Studio album by Saosin
- Released: May 20, 2016
- Recorded: 2015–16
- Genre: Post-hardcore;
- Length: 39:31 (Standard)
- Label: Epitaph
- Producer: Beau Burchell; Chris Sorenson; Will Yip;

Saosin chronology
| In Search of Solid Ground (2009) | Along the Shadow (2016) |  |

Singles from Along the Shadow
- "The Silver String" Released: March 16, 2016; "Racing Toward a Red Light" Released: April 5, 2016; "Control and the Urge to Pray" Released: April 27, 2016; "Ideology Is Theft" Released: June 17, 2016;

= Along the Shadow =

Along the Shadow is the third studio album by American rock band Saosin, released on May 20, 2016 through Epitaph Records. The album marks the end of a three-and-a-half-year hiatus for the group with the return of original lead vocalist Anthony Green, which marks the band's only studio album to feature Green (as Green previously only featured on the band's first EP album). It also marks the subsequent departure of lead guitarist Justin Shekoski.

◆ TASKS ◆
- 1) Write out the stretch of the Along the Shadow entry from "- Label: Epitaph" through "guitarist Justin Shekoski.", word for word.
- 2) Name every single from the album that the Along the Shadow entry lists.

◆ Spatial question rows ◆
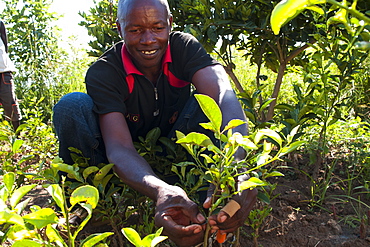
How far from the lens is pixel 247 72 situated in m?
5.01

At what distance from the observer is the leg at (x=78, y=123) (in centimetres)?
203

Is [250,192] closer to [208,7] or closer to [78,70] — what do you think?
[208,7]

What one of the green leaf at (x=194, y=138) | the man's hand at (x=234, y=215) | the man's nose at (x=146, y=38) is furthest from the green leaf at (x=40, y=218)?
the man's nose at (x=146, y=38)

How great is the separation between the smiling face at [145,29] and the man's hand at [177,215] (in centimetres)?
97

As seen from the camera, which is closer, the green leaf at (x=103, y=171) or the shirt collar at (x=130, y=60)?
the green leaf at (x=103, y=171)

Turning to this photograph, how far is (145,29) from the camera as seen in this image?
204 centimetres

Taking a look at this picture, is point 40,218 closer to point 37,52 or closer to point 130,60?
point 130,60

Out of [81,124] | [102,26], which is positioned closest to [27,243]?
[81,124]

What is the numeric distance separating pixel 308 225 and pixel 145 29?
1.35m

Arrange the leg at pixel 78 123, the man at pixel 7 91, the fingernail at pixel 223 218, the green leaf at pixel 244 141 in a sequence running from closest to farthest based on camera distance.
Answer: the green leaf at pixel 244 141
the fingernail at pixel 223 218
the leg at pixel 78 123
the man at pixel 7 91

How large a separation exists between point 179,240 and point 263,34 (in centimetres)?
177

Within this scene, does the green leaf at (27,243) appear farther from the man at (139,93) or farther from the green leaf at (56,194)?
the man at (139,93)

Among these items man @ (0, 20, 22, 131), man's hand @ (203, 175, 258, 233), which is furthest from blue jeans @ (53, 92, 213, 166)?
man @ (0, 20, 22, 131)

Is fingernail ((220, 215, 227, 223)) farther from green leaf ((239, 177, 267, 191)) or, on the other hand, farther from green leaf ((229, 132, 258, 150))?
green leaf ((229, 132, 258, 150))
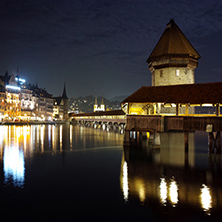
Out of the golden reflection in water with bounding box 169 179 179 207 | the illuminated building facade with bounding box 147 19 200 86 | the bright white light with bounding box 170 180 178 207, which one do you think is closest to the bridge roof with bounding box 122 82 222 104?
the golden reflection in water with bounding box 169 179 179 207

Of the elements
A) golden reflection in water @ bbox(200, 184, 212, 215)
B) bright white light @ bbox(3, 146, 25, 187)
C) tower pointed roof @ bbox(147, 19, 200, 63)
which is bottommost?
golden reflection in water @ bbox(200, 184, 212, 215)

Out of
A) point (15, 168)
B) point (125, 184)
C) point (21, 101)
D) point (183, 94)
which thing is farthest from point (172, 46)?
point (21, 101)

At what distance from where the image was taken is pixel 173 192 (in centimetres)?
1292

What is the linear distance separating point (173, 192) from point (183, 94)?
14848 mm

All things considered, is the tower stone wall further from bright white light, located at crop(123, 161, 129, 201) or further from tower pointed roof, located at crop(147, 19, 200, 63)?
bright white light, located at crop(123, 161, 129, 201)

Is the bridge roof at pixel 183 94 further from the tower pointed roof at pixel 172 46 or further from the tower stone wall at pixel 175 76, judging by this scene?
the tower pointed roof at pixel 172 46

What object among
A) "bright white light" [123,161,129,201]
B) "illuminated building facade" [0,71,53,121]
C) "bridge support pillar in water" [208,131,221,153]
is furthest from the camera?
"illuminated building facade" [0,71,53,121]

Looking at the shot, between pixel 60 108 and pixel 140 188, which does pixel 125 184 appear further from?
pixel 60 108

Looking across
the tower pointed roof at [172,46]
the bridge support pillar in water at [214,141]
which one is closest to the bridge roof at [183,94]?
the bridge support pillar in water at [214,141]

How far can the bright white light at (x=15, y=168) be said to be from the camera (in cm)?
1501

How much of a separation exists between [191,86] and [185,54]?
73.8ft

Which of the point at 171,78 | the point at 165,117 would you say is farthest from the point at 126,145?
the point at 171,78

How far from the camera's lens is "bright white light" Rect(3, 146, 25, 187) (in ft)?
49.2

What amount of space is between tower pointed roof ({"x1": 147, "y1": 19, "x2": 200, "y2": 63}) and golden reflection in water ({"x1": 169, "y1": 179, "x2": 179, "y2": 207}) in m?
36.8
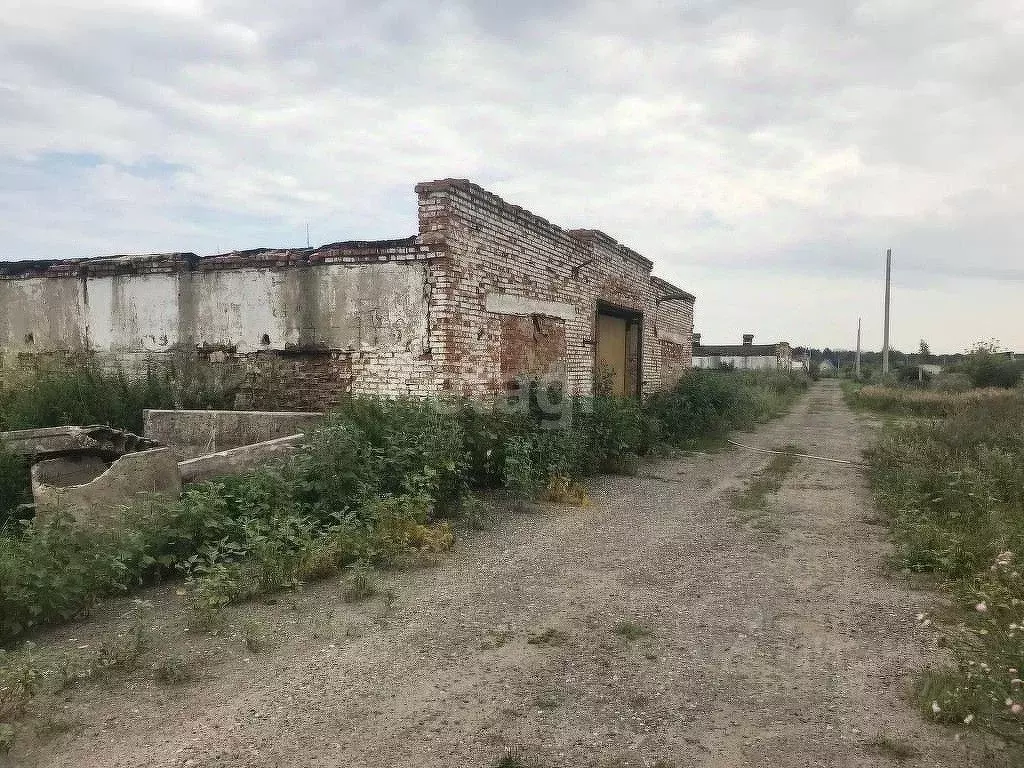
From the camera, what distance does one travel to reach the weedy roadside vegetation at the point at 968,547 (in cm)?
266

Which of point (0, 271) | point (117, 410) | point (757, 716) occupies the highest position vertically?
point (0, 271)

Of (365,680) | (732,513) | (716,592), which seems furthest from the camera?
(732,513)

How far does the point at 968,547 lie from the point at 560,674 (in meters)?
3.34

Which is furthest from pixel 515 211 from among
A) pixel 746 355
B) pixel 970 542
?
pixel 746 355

◆ ANSWERS TO THE TASKS ◆
- 1)
- Label: Epitaph
- Producer: Beau Burchell; Chris Sorenson; Will Yip;

Saosin chronology
| In Search of Solid Ground (2009) | Along the Shadow (2016) |  |

Singles from Along the Shadow
- "The Silver String" Released: March 16, 2016; "Racing Toward a Red Light" Released: April 5, 2016; "Control and the Urge to Pray" Released: April 27, 2016; "Ideology Is Theft" Released: June 17, 2016;

= Along the Shadow =

Along the Shadow is the third studio album by American rock band Saosin, released on May 20, 2016 through Epitaph Records. The album marks the end of a three-and-a-half-year hiatus for the group with the return of original lead vocalist Anthony Green, which marks the band's only studio album to feature Green (as Green previously only featured on the band's first EP album). It also marks the subsequent departure of lead guitarist Justin Shekoski.

- 2)
"The Silver String"
"Racing Toward a Red Light"
"Control and the Urge to Pray"
"Ideology Is Theft"